Buckling Roads in Utah

The extreme heat around the state has started to diminish, but over the last month we’ve seen some intense temperatures which have caused some buckling on important roadways. KSL News reported earlier this month about a buckling problem in the Draper area which shut down a major section of road around 11400 South and 500 West. KSL stated: “Road crews cannot predict when or where that kind of damage will happen, but they expect more of it in the coming weeks.” UDOT recognized that this specific area was becoming a bit of a “speed bump” anyway and the 100 plus degree temperatures took it to the next level.

When temperatures hit around 100 degrees, it means the roadways are likely getting up to between 120 and 130 degrees, possibly even more. Heat makes concrete expand, but heat like that can be too much for it to handle, especially if the roadway is on the older end of its life. Additionally, over time, rocks and debris can get into the joints of the concrete which prevents the concrete from shifting back and forth. This creates the perfect storm, forcing the concrete upward, and buckling is inevitable. Without room to shift, the pressure builds up with nowhere to go. For this specific case in Draper, crews quickly closed the road and cut into the expansion joints as a way to relieve the pressure on the concrete panels. Then they cut out all the crumbled concrete and poured a rapid-set concrete product to get drivers back on the road quickly.

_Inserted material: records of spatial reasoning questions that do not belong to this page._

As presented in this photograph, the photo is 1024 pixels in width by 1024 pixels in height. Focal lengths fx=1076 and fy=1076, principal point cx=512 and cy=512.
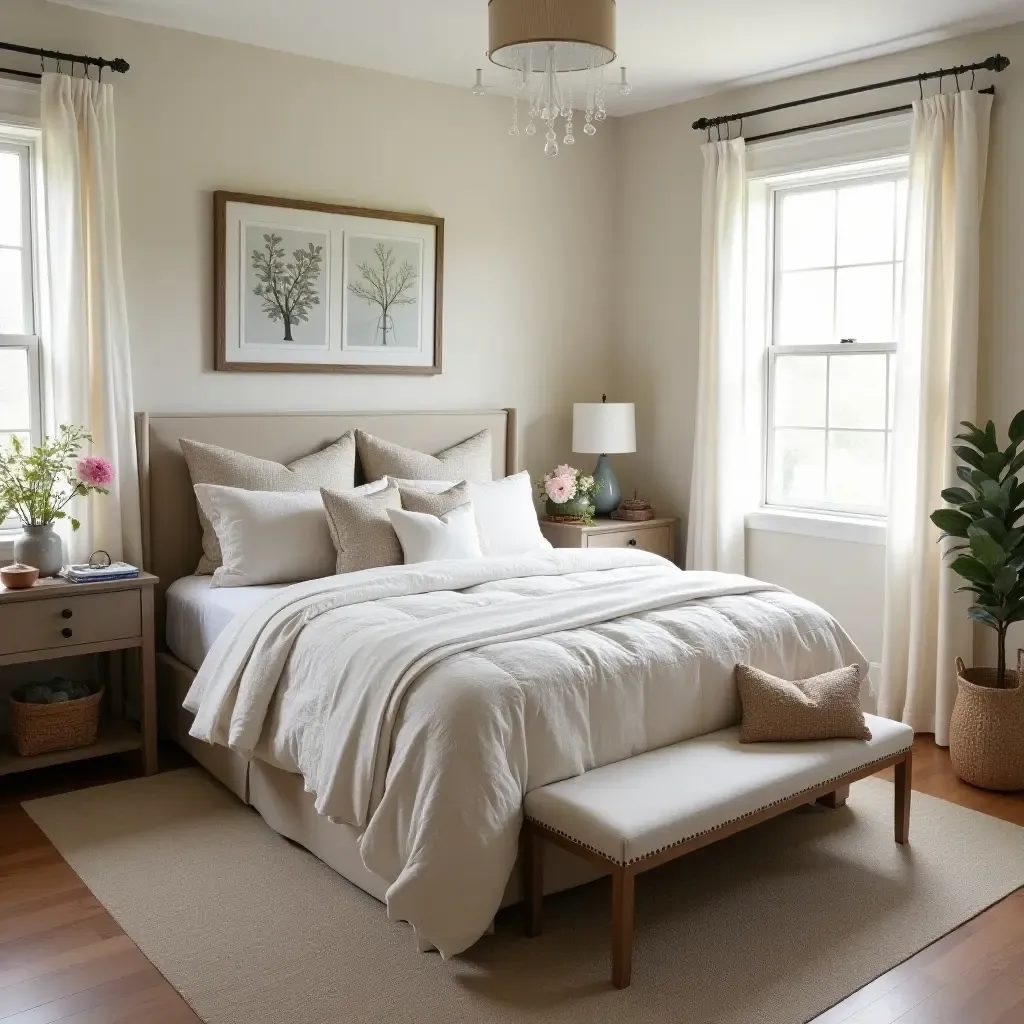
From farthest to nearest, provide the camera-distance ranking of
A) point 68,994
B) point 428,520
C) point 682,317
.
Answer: point 682,317
point 428,520
point 68,994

Buckling roads are dangerous to traffic. Sharp ridges from the buckling or broken chunks are hazardous for the traffic flows and requires immediate attention. For such a busy section of road, this project needed to be addressed quickly. UDOT is asking people to pay attention to the roadways for indications of issues and to report them so they can be addressed before any damages or injuries occur. Jake Brown, UDOT’s Region 2 South Area Supervisor asks citizens to: "Keep your eye out. If you see any of those [concerns], contact highway patrol dispatch." He calls this season “blow up season” and is well aware of the dangers these high temperatures can have on our roads. Utah Highway Patrol’s dispatch number is 801-887-3800, however if you notice an inevitable emergency situation, don’t hesitate to call 911.

Back in 2021 during a similar heatwave, Utah saw at least three cases of buckling around the Wasatch Front, all occurring within one week. Although buckling is more common with older concrete, extreme heat takes its toll on concrete of all ages. Even well-made concrete pavements can buckle under extreme temperatures, and areas with more wear and tear are even more susceptible to this problem. From Memorial Day to Labor Day, it’s the 100 deadliest days on Utah’s roads because of all the people traveling. Most crashes occur due to human error, however, the hazards on the roads certainly can play a role. Use caution, stay alert, and if you see something concerning, report it right away.